■ Passage shown
The hairs on Rocket are not only razor sharp but also move independently of each other, the cracks Groot's rough bark body are discrete, and the individual whiskers on the faces of Kurt Russell and Chris Pratt are striking. The loose wires and exposed pipes of Quill's ship are plainly visible while the most negligible scratch and imperfection everywhere gives the ship some character. The lettering in buttons are more distinct and legible, and the thick threading in the costumes is unmistakable, looking more aged than before. For more observant viewers, the makeup work of Gamora, Drax and Nebula will reveal the most trifling and insignificant detail, adding to their realistic appearance, while facial complexions beneath the makeup appear natural with lifelike textures.
It's not always perfect, as there still remains a couple blurrier spots compared to some of the best moments and there are minor instances of aliasing along the sharpest edges. Still, the movie looks awesome!
Even more impressive is the improved contrast and brightness, which is where the UHD wins hands-down over its BD counterpart. The overall picture quality is noticeably brighter, providing the whole production with a bit more pep and enthusiasm. Whether it's the fluffy clouds in the sky and Ayesha's white furry coat or all the lights blinking on any given ship, the video delivers some of the whitest whites available on any format, providing various objects with an intensely sparkling radiance. Compared to the HD version, the brightest highlights are tighter and better controlled, making it possible to make out the tiniest details without sacrificing the luminescent glow of those said objects. From the sun shining over Ego's planet or the intricacies and tiny moving orbs inside the Anulax Batteries or the individual stars blinking against the blackness of the universe, the presentation is simply gorgeous. Brightness levels are significantly better in HDR, delivering pitch-black shadows that never engulf or ruin the smallest object in the background. In fact, the encode comes with a stunning gradation of blacks, cleanly differentiating the various shades so that viewers can plainly make out the most negligible differences in each character's outfit.

■ Extracted data
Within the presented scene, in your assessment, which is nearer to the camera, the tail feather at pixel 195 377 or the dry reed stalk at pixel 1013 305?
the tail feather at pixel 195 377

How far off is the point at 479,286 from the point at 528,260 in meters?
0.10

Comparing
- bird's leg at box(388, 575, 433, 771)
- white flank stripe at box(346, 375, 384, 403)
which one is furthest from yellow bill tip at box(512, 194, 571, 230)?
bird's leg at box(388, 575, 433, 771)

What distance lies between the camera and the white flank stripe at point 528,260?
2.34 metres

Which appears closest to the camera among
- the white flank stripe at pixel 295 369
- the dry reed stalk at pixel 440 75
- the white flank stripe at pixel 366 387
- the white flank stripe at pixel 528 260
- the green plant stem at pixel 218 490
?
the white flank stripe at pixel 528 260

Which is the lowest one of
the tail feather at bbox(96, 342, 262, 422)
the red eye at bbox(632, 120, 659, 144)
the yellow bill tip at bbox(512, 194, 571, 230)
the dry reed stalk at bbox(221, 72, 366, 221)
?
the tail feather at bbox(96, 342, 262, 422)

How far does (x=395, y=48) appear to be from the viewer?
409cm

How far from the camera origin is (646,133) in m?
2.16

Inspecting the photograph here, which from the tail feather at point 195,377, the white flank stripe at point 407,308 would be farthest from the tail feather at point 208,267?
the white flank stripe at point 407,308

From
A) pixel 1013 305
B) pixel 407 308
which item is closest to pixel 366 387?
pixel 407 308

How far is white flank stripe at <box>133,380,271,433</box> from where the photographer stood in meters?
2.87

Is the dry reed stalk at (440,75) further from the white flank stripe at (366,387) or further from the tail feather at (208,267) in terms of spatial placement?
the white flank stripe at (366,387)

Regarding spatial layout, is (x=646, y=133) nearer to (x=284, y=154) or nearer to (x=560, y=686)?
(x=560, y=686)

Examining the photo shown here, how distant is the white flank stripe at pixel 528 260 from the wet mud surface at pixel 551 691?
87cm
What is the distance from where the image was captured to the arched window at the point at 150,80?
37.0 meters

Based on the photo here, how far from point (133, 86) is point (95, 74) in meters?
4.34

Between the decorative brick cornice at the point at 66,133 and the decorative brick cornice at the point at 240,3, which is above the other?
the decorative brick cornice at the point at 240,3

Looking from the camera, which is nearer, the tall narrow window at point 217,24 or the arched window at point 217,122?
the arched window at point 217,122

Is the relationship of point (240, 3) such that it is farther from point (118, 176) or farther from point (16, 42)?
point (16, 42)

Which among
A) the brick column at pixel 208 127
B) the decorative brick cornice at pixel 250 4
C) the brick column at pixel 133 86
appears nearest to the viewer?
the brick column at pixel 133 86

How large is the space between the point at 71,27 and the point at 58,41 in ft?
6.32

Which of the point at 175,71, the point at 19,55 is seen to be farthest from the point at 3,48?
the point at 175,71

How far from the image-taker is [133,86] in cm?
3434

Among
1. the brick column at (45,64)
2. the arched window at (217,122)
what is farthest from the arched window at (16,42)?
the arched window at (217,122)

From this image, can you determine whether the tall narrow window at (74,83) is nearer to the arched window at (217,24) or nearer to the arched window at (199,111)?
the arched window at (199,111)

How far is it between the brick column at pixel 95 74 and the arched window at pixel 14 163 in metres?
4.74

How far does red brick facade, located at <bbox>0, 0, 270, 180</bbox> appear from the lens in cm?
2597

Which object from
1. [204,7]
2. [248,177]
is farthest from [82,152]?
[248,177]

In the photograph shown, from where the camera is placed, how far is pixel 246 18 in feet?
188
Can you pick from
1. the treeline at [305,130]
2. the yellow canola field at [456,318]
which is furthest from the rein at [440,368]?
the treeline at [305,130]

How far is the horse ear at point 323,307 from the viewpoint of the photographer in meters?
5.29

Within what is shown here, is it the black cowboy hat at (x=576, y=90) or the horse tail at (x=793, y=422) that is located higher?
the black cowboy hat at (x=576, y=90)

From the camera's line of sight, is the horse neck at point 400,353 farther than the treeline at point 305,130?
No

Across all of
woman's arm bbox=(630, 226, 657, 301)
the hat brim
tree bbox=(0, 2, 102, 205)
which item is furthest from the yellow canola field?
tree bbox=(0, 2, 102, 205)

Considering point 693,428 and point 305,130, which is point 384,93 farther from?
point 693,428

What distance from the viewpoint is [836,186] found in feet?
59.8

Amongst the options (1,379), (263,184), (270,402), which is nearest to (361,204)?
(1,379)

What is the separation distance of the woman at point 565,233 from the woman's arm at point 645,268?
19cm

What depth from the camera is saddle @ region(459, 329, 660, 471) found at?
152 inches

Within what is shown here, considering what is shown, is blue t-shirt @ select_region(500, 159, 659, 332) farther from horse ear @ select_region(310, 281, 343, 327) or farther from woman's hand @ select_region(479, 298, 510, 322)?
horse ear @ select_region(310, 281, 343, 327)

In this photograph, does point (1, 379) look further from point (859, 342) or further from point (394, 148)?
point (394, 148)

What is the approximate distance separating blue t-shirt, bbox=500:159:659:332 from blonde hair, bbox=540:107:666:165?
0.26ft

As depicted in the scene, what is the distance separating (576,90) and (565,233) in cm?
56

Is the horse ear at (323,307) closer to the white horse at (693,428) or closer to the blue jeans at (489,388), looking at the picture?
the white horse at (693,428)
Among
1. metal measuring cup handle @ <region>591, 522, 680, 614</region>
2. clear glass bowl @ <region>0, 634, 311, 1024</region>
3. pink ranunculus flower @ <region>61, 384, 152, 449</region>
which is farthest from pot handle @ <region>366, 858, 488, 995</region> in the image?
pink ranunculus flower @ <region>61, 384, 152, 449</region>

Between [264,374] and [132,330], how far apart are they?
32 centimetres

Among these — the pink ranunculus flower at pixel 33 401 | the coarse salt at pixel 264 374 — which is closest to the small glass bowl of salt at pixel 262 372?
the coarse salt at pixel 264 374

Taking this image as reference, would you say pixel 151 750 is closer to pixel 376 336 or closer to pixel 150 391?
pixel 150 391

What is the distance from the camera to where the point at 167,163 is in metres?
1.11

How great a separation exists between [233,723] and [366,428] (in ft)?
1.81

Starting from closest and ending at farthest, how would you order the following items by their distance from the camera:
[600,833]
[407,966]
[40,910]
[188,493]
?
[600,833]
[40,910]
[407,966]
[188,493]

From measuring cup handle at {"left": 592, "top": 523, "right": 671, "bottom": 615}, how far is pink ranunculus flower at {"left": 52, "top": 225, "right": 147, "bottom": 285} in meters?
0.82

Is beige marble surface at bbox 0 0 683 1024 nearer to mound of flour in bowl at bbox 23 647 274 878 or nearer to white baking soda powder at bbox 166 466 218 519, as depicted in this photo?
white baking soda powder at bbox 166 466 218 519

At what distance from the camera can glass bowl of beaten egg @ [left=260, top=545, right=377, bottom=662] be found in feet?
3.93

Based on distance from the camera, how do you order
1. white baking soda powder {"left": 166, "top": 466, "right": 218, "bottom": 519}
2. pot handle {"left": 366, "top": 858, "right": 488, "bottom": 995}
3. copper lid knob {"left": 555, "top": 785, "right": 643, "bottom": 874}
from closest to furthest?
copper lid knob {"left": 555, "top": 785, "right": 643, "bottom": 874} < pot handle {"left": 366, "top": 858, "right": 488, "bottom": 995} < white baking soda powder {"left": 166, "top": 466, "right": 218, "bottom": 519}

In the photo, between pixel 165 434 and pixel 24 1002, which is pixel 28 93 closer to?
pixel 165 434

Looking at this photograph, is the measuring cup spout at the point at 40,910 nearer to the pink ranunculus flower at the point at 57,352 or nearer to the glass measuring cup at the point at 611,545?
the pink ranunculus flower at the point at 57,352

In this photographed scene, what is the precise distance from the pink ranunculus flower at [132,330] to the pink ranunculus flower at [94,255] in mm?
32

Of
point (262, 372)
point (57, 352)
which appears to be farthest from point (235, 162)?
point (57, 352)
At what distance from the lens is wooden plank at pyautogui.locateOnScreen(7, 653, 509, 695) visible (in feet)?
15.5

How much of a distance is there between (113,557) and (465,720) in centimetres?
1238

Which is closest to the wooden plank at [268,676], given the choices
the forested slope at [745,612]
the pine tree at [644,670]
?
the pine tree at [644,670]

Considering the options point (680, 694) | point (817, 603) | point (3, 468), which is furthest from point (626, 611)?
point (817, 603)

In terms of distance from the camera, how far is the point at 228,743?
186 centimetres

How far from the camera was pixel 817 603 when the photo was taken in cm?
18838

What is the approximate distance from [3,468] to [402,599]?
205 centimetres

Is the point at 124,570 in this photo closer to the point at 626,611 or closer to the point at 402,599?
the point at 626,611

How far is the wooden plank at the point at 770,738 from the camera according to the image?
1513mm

■ Tasks for this exercise
1) According to the review, in what area does the UHD win hands-down over its BD counterpart?
2) Explain, as the review does, why viewers can make out the tiniest details in the brightest objects on screen.

■ Answers provided
1) It wins in its improved contrast and brightness.

2) Compared with the HD version, the brightest highlights are tighter and better controlled. This lets the smallest details show without losing the luminescent glow of those objects.